Wednesday, January 23, 2013

Russia drops plan to convert child cancer clinic into hospital for judges

Public outcry forces Kremlin to shelve plan to convert St Petersburg facility as courts prepare to relocate from Moscow


A Kremlin plan to turn a St Petersburg hospital that specialises in treating children with cancer into a medical centre for Russia's top judges was shelved on Wednesday, marking a rare occasion of the government appearing to bow to public pressure.
The intention to turn City Hospital No 31 into a clinic that would exclusively serve judges and staff of the supreme court and other high courts when they are relocated to St Petersburg from Moscow caused widespread public dismay.
More than 100,000 people signed a petition to the Russian president, Vladimir Putin, a native of the city, urging him to scrap the plan. Among those who signed were prominent figures from the worlds of art and science, including physicist Zhores Alfyorov, a Nobel prize winner and member of Russia's parliament.
The St Petersburg governor's office said on Wednesday that the hospital would continue to serve patients and insisted there was no plan to change its location or profile. The Kremlin's property department also issued assurances that the hospital, located on the prestigious Krestovsky island, would not be used to serve judges of the top courts.
Around 1,500 people still took part in a planned evening protest, with some saying they did not trust officials to go keep their word.

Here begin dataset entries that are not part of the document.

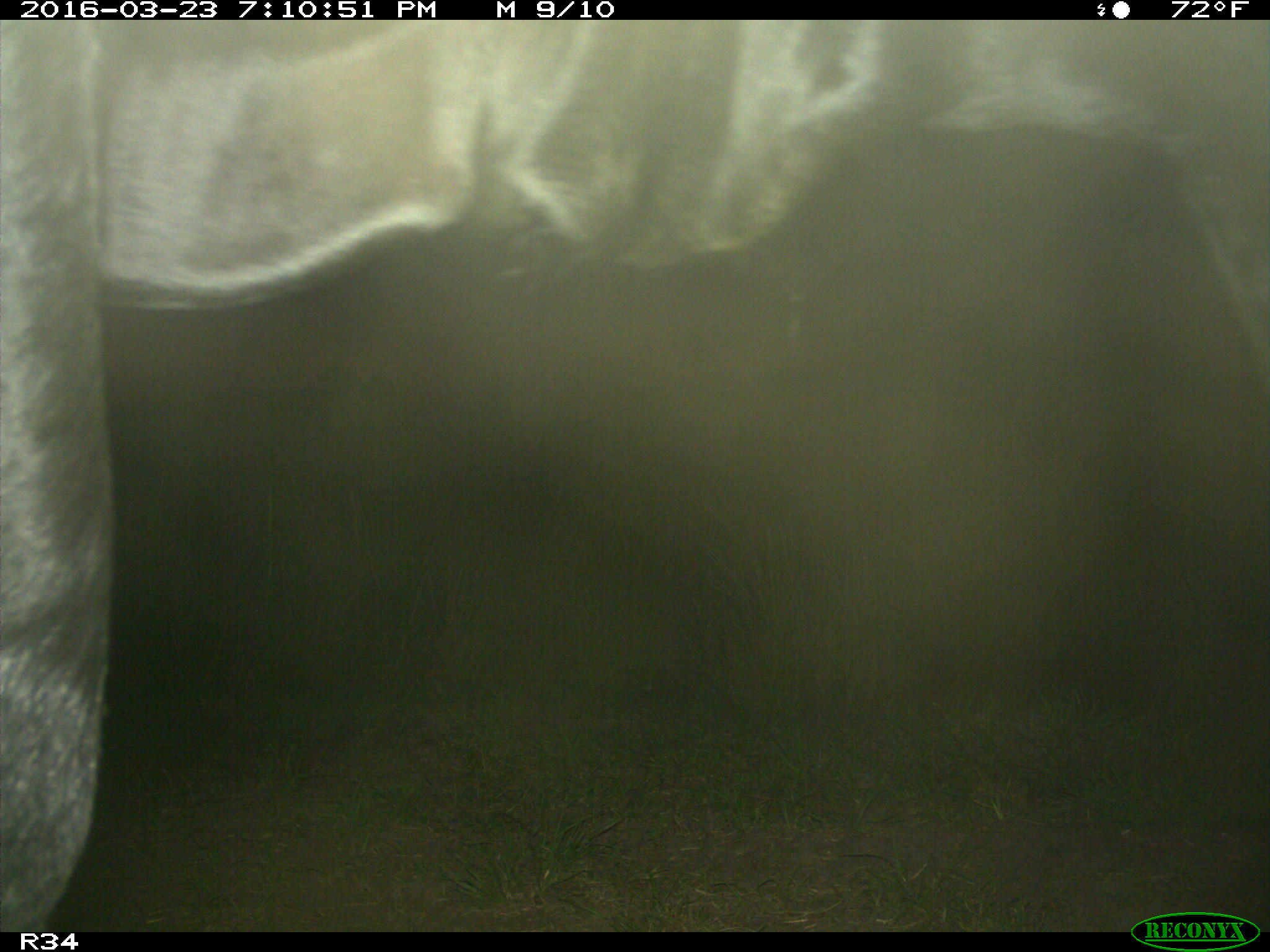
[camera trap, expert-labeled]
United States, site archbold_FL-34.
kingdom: Animalia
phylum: Chordata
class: Mammalia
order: Artiodactyla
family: Bovidae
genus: Bos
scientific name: Bos taurus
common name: domestic cow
Bos taurus (domestic cow).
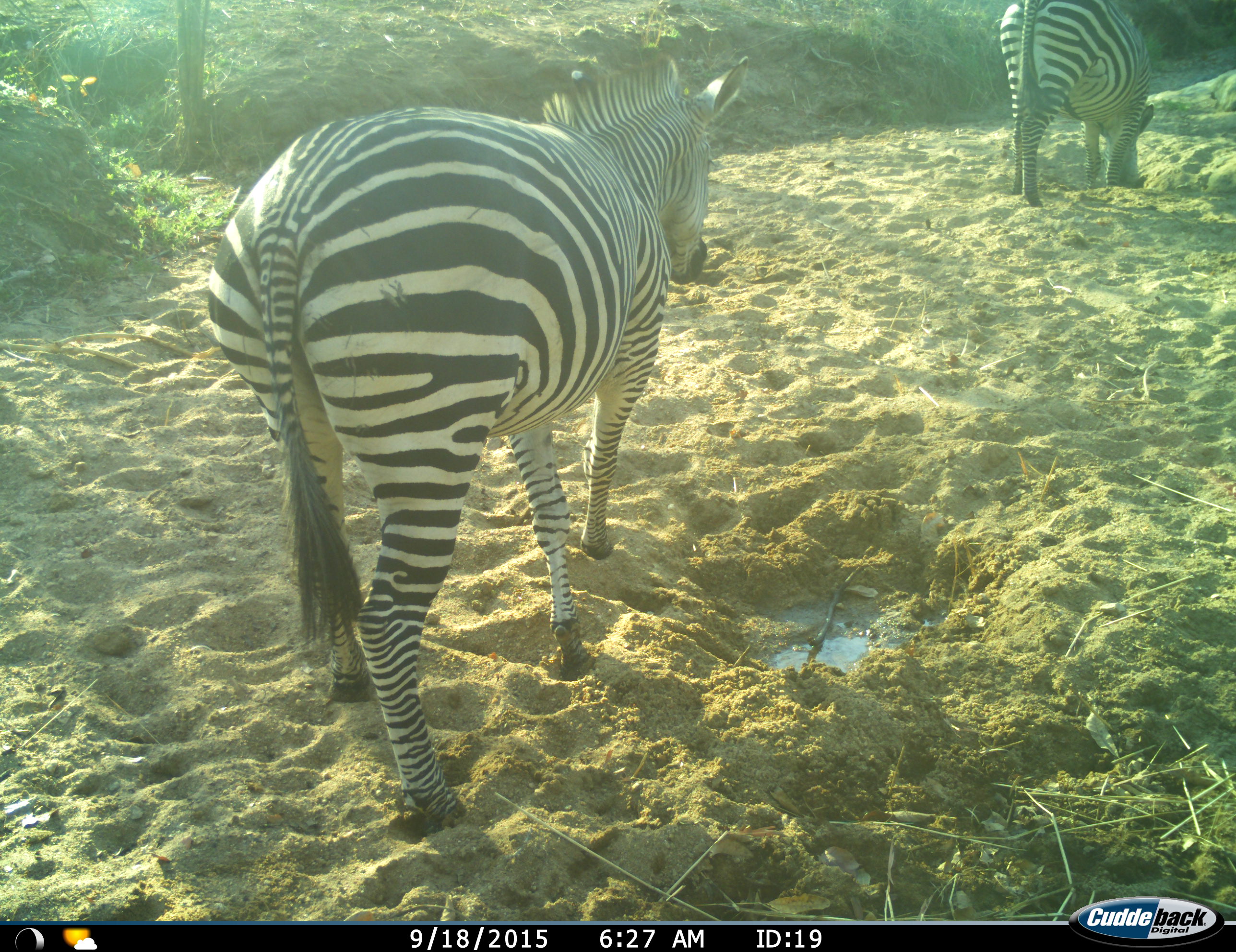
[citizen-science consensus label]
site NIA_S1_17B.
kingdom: Animalia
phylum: Chordata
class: Mammalia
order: Perissodactyla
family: Equidae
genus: Equus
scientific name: Equus quagga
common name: plains zebra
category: zebraplains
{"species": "zebraplains (plains zebra) (Equus quagga)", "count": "2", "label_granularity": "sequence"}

Braving a bitter winter wind, they held up signs that said: "Children are more important than bureaucrats" and: "You want to kill the hospital, but you will kill children instead."

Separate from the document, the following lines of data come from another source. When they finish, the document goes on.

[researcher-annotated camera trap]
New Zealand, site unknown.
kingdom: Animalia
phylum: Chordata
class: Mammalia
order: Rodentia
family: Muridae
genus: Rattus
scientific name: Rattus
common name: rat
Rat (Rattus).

"Even a one-day break in the work of the hospital is a potential murder," said protester Anna Ivanova, a 29-year-old pediatrician who trained with the hospital's doctors.
"I'm sure that it is only the fact that people have come out to defend the hospital that it might be saved," said Nadezhda Dankova, a 32-year-old pediatric nurse.
Yelena Grachyova, the co-ordinator of a charity foundation that helps children and adults suffering from cancer, said the timing of the government's about-turn was clearly aimed at thwarting the protest rally, which organisers had hoped would attract thousands of people. Grachyova said there had been previous attempts to take over the hospital because of the prime real estate it occupies, and she called for legal guarantees to protect it and other hospitals and schools on city land.
Other unpopular projects in St Petersburg have also been scuttled or changed in recent years in the face of public opposition. In 2010, Gazprom was forced to abandon plans to build a glass skyscraper in the historic city centre.
Putin, however, has generally ignored opposition demands and avoided giving any ground on controversial issues, apparently seeing it as a sign of weakness. His decision last month to sign a bill banning Americans from adopting Russian children came despite widespread public outrage.
He has not intervened in the hospital controversy.
In Soviet times, Hospital No 31 provided medical treatment for privileged Soviet bureaucrats. Similar specialised clinics for the Communist party elite existed elsewhere as well.
During the democratic reforms of the 1980s, the hospital was handed over to the city, with preference to be given to second world war veterans. The children's oncology clinic also was established.
"Twenty years ago it seemed obvious that the privileged St Petersburg residents were precisely children and elderly people. We hope this is not in doubt now," the petition to Putin says.